— Begin Excerpted text —

When we were approached to write about being a priest, one of the first things we realized was how different we are from each other, and therefore how different our own living out of the priestly vocation has been. Our experiences of family life (with one of us single and the other married), education and work, church and vocation – not to mention gender – are all different. At the same time we share many things in common, not least that for some years we worked together in theological education on an ecumenical training scheme. As we say at the beginning of the first chapter, there is no one way of being a priest and we are ourselves living proof of this. Although we have written this book together, our distinctive voices come through at times and we have not hesitated to use some personal illustrations. Christopher is responsible for most of chapters 1–4 and 10, Rosalind for most of chapters 5–6 and 8–9, and we shared the writing of chapter 7. Since we are both ordained in the Anglican Church (one in England, the other in America), that is the context and focus of our writing, but we work in ecumenical situations and value deeply other church traditions. We quote from authors from many different traditions in the book and hope that it will have something to offer to God’s people in the rich variety of church life, even if some of the details and language are noticeably Anglican.
We are grateful to those who have helped us: colleagues with whom we work and from whom we have learnt at STETS, Salisbury OLM Scheme and Ridley Hall (and especially Paul Weston for advice with Chapter 10), our other friends and our families for their generosity and support, Christine Smith and Anna Hardman of Canterbury Press for their encouragement and patience. Finally, our thanks must go to those we have helped to prepare for ordained ministry and who have done so much to inspire us. We are excited about the prospects for the Church by the quality of these people and to them we gladly dedicate this short book.

— End Excerpted text —

* Written request 1: Reproduce the entries verbatim, beginning at the line that contains "What measurable distance" and continuing through the final line of the entries.
The entries that follow bear no relation to the preceding text.

— Begin Records supplied —

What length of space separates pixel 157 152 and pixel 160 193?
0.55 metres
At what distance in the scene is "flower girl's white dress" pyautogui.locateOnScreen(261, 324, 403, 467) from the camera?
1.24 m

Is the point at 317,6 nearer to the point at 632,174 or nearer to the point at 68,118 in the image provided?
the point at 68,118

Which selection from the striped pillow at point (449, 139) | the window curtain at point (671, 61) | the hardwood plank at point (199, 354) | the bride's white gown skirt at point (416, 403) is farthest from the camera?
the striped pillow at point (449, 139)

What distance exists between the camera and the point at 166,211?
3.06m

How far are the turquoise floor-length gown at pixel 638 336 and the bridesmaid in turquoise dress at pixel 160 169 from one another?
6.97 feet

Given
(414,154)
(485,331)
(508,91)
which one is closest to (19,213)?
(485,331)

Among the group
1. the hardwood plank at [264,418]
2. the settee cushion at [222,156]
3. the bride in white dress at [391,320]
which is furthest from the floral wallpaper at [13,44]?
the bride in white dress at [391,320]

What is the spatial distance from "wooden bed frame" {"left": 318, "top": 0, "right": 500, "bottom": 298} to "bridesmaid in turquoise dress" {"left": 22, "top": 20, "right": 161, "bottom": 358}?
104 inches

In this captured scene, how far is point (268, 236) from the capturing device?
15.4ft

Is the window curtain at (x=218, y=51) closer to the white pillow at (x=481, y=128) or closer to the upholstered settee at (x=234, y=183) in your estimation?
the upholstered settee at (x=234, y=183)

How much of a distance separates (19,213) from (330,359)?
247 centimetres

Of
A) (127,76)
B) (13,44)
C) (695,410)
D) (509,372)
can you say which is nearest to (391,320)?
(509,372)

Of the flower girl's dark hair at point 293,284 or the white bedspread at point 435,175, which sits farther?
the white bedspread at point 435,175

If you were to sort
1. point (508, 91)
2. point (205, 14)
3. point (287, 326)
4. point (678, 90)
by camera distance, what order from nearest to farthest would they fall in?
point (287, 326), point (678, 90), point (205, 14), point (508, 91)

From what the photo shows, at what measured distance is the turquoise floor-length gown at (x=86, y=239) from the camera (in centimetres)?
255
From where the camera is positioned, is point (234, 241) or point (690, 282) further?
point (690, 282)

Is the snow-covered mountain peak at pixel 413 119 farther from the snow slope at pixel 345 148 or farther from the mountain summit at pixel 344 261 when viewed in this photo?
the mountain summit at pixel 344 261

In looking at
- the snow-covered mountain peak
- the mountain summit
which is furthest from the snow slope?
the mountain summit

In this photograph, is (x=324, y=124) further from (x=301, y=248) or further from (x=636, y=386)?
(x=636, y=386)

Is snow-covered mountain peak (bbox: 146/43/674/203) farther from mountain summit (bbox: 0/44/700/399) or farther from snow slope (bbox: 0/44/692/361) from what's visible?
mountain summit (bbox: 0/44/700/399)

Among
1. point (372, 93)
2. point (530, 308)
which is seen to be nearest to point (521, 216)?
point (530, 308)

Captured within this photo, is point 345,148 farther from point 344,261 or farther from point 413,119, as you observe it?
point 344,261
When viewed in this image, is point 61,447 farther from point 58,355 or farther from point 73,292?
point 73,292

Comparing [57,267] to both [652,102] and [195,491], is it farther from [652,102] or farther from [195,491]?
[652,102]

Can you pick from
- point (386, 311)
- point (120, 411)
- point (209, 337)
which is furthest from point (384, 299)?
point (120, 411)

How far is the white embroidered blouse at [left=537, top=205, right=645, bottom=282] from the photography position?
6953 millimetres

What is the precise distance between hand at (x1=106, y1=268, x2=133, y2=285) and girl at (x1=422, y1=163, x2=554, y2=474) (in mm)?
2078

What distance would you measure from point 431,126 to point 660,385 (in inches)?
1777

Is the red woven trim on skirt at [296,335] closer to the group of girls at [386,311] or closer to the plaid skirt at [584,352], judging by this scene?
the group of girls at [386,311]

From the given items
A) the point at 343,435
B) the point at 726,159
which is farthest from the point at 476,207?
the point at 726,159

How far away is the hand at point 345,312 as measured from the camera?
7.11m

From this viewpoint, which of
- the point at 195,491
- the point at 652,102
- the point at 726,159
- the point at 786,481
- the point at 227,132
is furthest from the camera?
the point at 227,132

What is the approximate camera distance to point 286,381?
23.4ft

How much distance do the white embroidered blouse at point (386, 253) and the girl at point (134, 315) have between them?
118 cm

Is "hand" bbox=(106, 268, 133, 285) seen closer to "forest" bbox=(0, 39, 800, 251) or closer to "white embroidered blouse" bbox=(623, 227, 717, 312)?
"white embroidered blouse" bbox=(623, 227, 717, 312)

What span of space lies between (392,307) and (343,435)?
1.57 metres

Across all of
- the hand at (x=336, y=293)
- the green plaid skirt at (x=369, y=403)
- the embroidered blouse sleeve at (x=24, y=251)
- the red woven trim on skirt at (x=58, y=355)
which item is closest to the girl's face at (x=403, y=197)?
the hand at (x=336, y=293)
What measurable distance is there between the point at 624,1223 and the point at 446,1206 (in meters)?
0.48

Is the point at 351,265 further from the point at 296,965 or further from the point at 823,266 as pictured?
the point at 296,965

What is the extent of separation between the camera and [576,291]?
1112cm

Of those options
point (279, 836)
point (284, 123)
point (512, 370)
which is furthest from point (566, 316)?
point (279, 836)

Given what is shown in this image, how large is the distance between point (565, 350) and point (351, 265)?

— End Records supplied —

* Written request 2: Carry on the preface about being a priest from the point where it stops.

* Final result 1:
What measurable distance is there between the point at 624,1223 and the point at 446,1206 (in meters)?
0.48

Is the point at 351,265 further from the point at 296,965 or further from the point at 823,266 as pictured?
the point at 296,965

What is the extent of separation between the camera and [576,291]?
1112cm

Of those options
point (279, 836)
point (284, 123)
point (512, 370)
which is furthest from point (566, 316)?
point (279, 836)

Given what is shown in this image, how large is the distance between point (565, 350) and point (351, 265)?

* Final result 2:
Christopher Cocksworth
Rosalind Brown
The Feast of Christ the King
Preface to the Second Edition
Since we wrote this book the Church of England has continued to develop its understanding and expression of the ministry of all baptized people. There is a renewed emphasis on mission, and in the creative response that is necessary if the Church is to proclaim the gospel afresh in every generation. The Church of England has also approved a new Ordinal, only the third in the 450 years since the Reformation shaped the emerging fresh expressions of the Church in England. We have, therefore, taken the opportunity presented by these developments to add a further chapter to this book in which we consider some of the implications for those who are called to priestly ministry within the Church in the twenty-first century, as well as to update some sections of the original chapters.
We are greatly encouraged by the response to the book since its publication, and offer this second edition in the hope that it will continue to be of help and support to people called to be priests in God’s Church.
Rosalind Brown
Christopher Cocksworth
Feast of the Annunciation 2006
PART 1
The Root of Priestly Life
1
Being Called
Go at the call of God,
the call to follow on,
to leave security behind
and go where Christ has gone.
Go in the name of God,
the name of Christ you bear;
take up the cross, its victim’s love
with all the world to share.
Go in the love of God,
explore its depth and height.
Held fast by love that cares, that heals,
in love walk in the light.
Go in the strength of God,
in weakness prove God true.
The strength that dares to love and serve
God will pour out in you.
Go with the saints of God,
our common life upbuild,
that daily as we walk God’s way
we may with love be filled.
O God, to you we come,
your love alone to know,
your name to own, your strength to prove,
and at your call to go.1
Setting the scene
‘There is no one way of being a priest’.2 These words of Rowan Williams are true. People are very different. Parishes and other contexts for ministry are very different. Types of ministries are very different. That is why this book is not primarily about ministry. We are not trying to say to different people in different contexts exercising different types of ministry how they should minister. The matrix of possibilities for ministry is endless. They depend on who you are (e.g. an extrovert or an introvert), where you are (e.g. an urban or a rural environment, a parish or workplace context) and what other responsibilities you have in life (e.g. a marriage, children, other employment). The permutations are affected by any number of psychological, social, economic, theological and cultural factors that renders futile any attempt to offer a blueprint for ministry regardless of the particularities of personality, place and position.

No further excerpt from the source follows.